The different type of Spark functions (custom transformations, column functions, UDFs)

Spark code can be organized in custom transformations, column functions, or user defined functions (UDFs).

Here’s how the different functions should be used in general:

  1. Use custom transformations when writing to adding / removing columns or rows from a DataFrame
  2. Use Column functions when you need a custom Spark SQL function that can be defined with the native Spark API
  3. Use native functions (aka Catalyst expressions) when you want high performance execution
  4. Use UDFs when the native Spark API isn’t sufficient and you can’t express the logic you need with Column functions

Custom Transformations

val df = List(
("joao"),
("gabriel")
).toDF("first_name")

val df2 = df.withColumn(
"greeting",
lit("HEY!")
)

val df3 = df2.withColumn(
"fav_activity",
lit("surfing")
)

df3.show()
+----------+--------+------------+
|first_name|greeting|fav_activity|
+----------+--------+------------+
| joao| HEY!| surfing|
| gabriel| HEY!| surfing|
+----------+--------+------------+

Let’s refactor this code with custom transformations and see how these can be executed to yield the same result.

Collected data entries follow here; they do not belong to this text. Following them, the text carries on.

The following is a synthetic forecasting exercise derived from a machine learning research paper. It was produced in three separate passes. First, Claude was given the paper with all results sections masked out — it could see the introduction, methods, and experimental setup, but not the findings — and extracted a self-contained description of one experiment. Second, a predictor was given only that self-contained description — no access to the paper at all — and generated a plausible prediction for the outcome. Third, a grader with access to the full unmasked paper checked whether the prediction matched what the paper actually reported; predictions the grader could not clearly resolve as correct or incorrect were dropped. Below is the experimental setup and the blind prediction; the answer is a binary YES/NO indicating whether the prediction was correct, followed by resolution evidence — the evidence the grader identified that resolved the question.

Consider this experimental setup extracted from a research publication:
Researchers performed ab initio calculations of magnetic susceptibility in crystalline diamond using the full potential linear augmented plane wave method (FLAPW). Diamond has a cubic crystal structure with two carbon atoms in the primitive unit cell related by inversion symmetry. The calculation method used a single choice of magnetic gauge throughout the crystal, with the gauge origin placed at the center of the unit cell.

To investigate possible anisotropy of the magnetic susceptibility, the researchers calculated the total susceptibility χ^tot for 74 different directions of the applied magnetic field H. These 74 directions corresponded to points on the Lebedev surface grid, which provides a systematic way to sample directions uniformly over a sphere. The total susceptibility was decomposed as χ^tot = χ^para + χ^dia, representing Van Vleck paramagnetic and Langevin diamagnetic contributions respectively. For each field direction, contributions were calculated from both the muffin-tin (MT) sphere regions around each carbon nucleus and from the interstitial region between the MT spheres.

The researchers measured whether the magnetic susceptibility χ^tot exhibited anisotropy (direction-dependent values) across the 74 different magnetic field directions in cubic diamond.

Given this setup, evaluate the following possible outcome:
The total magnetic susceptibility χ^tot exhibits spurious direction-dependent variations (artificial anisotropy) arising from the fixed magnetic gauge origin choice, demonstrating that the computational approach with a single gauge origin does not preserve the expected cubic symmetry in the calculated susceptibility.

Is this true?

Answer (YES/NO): NO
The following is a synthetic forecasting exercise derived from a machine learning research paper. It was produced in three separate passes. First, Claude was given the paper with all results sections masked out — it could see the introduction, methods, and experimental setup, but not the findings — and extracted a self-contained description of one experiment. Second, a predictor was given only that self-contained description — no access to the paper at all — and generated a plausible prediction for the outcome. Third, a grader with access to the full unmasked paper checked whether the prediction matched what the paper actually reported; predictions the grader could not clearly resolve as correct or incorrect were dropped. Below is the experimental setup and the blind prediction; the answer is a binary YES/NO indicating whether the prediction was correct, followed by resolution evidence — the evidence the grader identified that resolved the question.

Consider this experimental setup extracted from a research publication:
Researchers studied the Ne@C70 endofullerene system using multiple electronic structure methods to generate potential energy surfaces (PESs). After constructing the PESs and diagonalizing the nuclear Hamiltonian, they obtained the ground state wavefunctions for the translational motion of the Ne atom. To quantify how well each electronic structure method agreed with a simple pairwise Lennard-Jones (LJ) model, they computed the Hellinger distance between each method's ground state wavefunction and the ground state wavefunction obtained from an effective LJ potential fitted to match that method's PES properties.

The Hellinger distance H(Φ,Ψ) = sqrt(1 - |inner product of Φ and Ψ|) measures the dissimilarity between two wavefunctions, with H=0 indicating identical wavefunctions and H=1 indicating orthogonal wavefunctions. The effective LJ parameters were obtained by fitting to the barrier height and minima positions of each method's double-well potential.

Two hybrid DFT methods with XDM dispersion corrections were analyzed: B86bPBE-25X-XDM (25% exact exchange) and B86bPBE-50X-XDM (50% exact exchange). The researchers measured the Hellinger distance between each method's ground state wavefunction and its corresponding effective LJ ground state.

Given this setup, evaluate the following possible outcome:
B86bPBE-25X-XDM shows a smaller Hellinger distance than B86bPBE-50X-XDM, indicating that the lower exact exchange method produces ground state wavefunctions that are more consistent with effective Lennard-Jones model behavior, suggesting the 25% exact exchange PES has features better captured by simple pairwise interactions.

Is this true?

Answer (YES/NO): YES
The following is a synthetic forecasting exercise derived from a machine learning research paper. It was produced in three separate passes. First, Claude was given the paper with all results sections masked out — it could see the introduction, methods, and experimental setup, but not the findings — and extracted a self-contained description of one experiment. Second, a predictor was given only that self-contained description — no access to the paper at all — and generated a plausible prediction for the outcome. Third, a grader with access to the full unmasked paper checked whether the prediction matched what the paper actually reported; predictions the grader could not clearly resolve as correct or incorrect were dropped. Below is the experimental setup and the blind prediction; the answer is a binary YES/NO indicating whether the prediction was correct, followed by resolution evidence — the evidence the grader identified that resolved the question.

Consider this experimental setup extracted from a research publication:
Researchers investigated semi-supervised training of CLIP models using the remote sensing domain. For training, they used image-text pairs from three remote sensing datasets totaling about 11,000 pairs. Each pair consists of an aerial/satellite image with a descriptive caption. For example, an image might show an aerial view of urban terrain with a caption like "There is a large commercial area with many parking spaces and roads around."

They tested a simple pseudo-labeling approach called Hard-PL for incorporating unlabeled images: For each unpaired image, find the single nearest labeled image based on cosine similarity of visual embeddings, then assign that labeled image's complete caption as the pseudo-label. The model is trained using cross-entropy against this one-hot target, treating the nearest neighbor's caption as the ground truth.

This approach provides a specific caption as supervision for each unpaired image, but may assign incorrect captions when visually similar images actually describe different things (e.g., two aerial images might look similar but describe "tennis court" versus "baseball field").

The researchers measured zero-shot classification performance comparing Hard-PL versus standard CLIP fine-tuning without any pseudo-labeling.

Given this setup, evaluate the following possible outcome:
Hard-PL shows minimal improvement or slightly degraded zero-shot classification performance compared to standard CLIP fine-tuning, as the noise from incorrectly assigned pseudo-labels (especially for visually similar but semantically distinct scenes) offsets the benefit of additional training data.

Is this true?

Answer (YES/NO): YES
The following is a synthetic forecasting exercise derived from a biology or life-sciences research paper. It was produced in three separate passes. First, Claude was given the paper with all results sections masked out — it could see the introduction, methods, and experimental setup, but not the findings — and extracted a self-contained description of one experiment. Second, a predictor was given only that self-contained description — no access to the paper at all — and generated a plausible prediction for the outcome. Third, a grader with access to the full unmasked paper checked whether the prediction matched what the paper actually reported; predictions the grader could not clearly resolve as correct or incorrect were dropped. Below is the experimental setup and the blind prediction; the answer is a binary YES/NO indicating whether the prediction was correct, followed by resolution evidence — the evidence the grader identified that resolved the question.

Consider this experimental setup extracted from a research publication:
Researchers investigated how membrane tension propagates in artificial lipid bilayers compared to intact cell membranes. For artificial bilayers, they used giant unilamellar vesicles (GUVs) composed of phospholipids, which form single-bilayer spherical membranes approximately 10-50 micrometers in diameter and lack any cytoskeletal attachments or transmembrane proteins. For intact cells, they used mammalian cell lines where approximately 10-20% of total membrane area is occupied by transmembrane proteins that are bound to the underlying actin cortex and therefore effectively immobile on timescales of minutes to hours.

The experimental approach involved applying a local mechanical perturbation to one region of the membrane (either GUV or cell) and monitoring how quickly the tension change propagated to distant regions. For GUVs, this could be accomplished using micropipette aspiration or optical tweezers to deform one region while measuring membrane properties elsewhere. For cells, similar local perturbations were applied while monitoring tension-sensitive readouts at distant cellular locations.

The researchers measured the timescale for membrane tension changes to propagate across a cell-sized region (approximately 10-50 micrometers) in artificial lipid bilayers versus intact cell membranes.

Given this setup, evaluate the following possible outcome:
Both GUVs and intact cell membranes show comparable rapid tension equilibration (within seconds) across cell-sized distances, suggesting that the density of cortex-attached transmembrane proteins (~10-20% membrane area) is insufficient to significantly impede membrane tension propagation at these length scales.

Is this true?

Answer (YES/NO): NO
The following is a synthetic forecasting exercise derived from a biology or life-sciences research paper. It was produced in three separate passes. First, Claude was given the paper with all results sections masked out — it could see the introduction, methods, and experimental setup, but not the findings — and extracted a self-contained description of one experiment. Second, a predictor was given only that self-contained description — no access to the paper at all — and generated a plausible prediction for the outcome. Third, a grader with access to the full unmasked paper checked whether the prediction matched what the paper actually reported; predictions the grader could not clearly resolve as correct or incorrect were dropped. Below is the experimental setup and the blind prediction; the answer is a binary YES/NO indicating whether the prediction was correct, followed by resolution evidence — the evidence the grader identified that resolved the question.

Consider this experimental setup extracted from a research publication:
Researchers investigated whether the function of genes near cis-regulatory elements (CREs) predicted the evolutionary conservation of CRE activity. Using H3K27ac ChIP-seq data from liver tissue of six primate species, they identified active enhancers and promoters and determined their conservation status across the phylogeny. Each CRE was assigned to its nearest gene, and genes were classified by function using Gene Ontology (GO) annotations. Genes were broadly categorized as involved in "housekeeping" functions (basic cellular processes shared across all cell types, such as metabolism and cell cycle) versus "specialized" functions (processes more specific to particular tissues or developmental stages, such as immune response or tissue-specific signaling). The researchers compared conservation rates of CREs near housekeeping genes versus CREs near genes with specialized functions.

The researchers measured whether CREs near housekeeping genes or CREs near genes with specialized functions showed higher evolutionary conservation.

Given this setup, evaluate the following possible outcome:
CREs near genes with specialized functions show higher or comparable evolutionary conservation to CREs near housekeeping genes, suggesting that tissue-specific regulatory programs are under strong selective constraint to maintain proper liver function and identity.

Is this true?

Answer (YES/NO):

def withGreeting()(df: DataFrame): DataFrame = {
df.withColumn(
"greeting",
lit("HEY!")
)
}

def withFavActivity()(df: DataFrame): DataFrame = {
df.withColumn(
"fav_activity",
lit("surfing")
)
}
val df = List(
("joao"),
("gabriel")
).toDF("first_name")

df
.transform(withGreeting())
.transform(withFavActivity())
.show()
+----------+--------+------------+
|first_name|greeting|fav_activity|
+----------+--------+------------+
| joao| HEY!| surfing|
| gabriel| HEY!| surfing|
+----------+--------+------------+

The custom transformations eliminate the order dependent variable assignments and create code that’s easily testable 😅

Here’s the generic method signature for custom transformations.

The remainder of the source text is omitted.